== EXTRACTED DATA ==

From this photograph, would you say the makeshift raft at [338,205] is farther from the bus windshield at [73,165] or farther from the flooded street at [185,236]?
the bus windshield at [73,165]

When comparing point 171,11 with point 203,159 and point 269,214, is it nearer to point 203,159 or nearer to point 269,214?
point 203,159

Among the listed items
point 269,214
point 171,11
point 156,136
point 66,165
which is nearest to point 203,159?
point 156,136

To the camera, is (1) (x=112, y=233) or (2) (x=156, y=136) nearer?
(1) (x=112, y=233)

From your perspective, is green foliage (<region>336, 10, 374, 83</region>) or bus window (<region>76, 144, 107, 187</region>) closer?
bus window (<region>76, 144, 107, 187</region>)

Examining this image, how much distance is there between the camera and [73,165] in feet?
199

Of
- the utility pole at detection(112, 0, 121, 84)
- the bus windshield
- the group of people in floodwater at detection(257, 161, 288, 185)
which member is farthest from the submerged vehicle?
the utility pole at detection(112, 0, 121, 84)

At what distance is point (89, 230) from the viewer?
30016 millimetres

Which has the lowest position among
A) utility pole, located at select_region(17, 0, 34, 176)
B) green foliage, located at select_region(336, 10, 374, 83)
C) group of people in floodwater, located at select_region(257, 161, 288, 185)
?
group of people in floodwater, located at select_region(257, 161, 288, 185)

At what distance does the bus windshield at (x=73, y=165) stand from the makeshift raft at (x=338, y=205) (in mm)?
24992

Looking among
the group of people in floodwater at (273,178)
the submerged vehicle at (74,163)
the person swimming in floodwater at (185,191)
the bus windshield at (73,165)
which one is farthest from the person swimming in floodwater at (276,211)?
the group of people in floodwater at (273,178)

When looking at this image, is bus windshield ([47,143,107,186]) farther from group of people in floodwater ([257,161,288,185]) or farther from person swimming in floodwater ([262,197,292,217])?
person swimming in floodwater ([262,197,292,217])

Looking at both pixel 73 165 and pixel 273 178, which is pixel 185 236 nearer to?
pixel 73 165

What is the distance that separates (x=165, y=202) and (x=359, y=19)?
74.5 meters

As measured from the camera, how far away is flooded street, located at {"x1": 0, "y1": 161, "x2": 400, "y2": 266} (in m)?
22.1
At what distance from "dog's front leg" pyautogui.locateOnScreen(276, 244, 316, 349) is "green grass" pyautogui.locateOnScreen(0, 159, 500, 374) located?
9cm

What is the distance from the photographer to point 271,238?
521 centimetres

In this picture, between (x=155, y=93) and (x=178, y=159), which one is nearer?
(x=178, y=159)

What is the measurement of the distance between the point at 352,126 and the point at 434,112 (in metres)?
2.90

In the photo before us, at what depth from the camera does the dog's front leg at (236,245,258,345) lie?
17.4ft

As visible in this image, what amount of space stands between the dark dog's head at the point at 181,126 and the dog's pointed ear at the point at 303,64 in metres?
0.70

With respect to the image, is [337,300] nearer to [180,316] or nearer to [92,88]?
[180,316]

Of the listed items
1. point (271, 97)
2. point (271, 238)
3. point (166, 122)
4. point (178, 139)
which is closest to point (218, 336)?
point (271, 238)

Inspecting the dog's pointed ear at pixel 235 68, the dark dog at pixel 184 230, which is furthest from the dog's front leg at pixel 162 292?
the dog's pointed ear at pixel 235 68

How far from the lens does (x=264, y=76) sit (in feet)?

== WHAT IS REQUIRED ==
Copy every item above verbatim, from the first line to the last.

== EXERCISE RESPONSE ==
From this photograph, would you say the makeshift raft at [338,205] is farther from the bus windshield at [73,165] or farther from the flooded street at [185,236]?
the bus windshield at [73,165]

When comparing point 171,11 with point 203,159 and point 269,214, is it nearer to point 203,159 or nearer to point 269,214?
point 203,159

Among the listed items
point 269,214
point 171,11
point 156,136
point 66,165
which is nearest to point 203,159?
point 156,136

To the camera, is (1) (x=112, y=233) or (2) (x=156, y=136) nearer?
(1) (x=112, y=233)

From your perspective, is green foliage (<region>336, 10, 374, 83</region>) or bus window (<region>76, 144, 107, 187</region>) closer?
bus window (<region>76, 144, 107, 187</region>)

Examining this image, how much distance is there between the camera and [73,165] in feet?
199

Of
- the utility pole at detection(112, 0, 121, 84)
- the bus windshield
- the group of people in floodwater at detection(257, 161, 288, 185)
which member is farthest from the submerged vehicle?
the utility pole at detection(112, 0, 121, 84)

At what distance is point (89, 230) from the viewer?
30016 millimetres

Which has the lowest position among
A) utility pole, located at select_region(17, 0, 34, 176)
B) green foliage, located at select_region(336, 10, 374, 83)
C) group of people in floodwater, located at select_region(257, 161, 288, 185)
?
group of people in floodwater, located at select_region(257, 161, 288, 185)

At what distance does the bus windshield at (x=73, y=165) stand from the makeshift raft at (x=338, y=205) (in mm)?
24992

Looking among
the group of people in floodwater at (273,178)
the submerged vehicle at (74,163)
the person swimming in floodwater at (185,191)
the bus windshield at (73,165)
which one is farthest from the person swimming in floodwater at (276,211)?
the group of people in floodwater at (273,178)

When looking at this image, is bus windshield ([47,143,107,186]) farther from group of people in floodwater ([257,161,288,185]) or farther from person swimming in floodwater ([262,197,292,217])?
person swimming in floodwater ([262,197,292,217])

Looking at both pixel 73 165 and pixel 273 178, which is pixel 185 236 nearer to?
pixel 73 165

What is the distance that separates (x=165, y=202) and (x=359, y=19)?
74.5 meters

As measured from the camera, how far away is flooded street, located at {"x1": 0, "y1": 161, "x2": 400, "y2": 266} (in m)?
22.1
At what distance from "dog's front leg" pyautogui.locateOnScreen(276, 244, 316, 349) is "green grass" pyautogui.locateOnScreen(0, 159, 500, 374) located?
9cm

What is the distance from the photographer to point 271,238?
521 centimetres

In this picture, between (x=155, y=93) and (x=178, y=159), which one is nearer?
(x=178, y=159)

What is the measurement of the distance between the point at 352,126 and the point at 434,112 (in metres)?
2.90

In the photo before us, at what depth from the camera does the dog's front leg at (236,245,258,345) lie?
17.4ft

As visible in this image, what amount of space stands between the dark dog's head at the point at 181,126 and the dog's pointed ear at the point at 303,64 in metres?
0.70

With respect to the image, is [337,300] nearer to [180,316] or nearer to [92,88]?
[180,316]

Of the listed items
1. point (271, 97)
2. point (271, 238)
3. point (166, 122)
4. point (178, 139)
which is closest to point (218, 336)?
point (271, 238)

Inspecting the dog's pointed ear at pixel 235 68, the dark dog at pixel 184 230, which is furthest from the dog's front leg at pixel 162 292?
the dog's pointed ear at pixel 235 68

How far from the lens does (x=264, y=76) sit (in feet)?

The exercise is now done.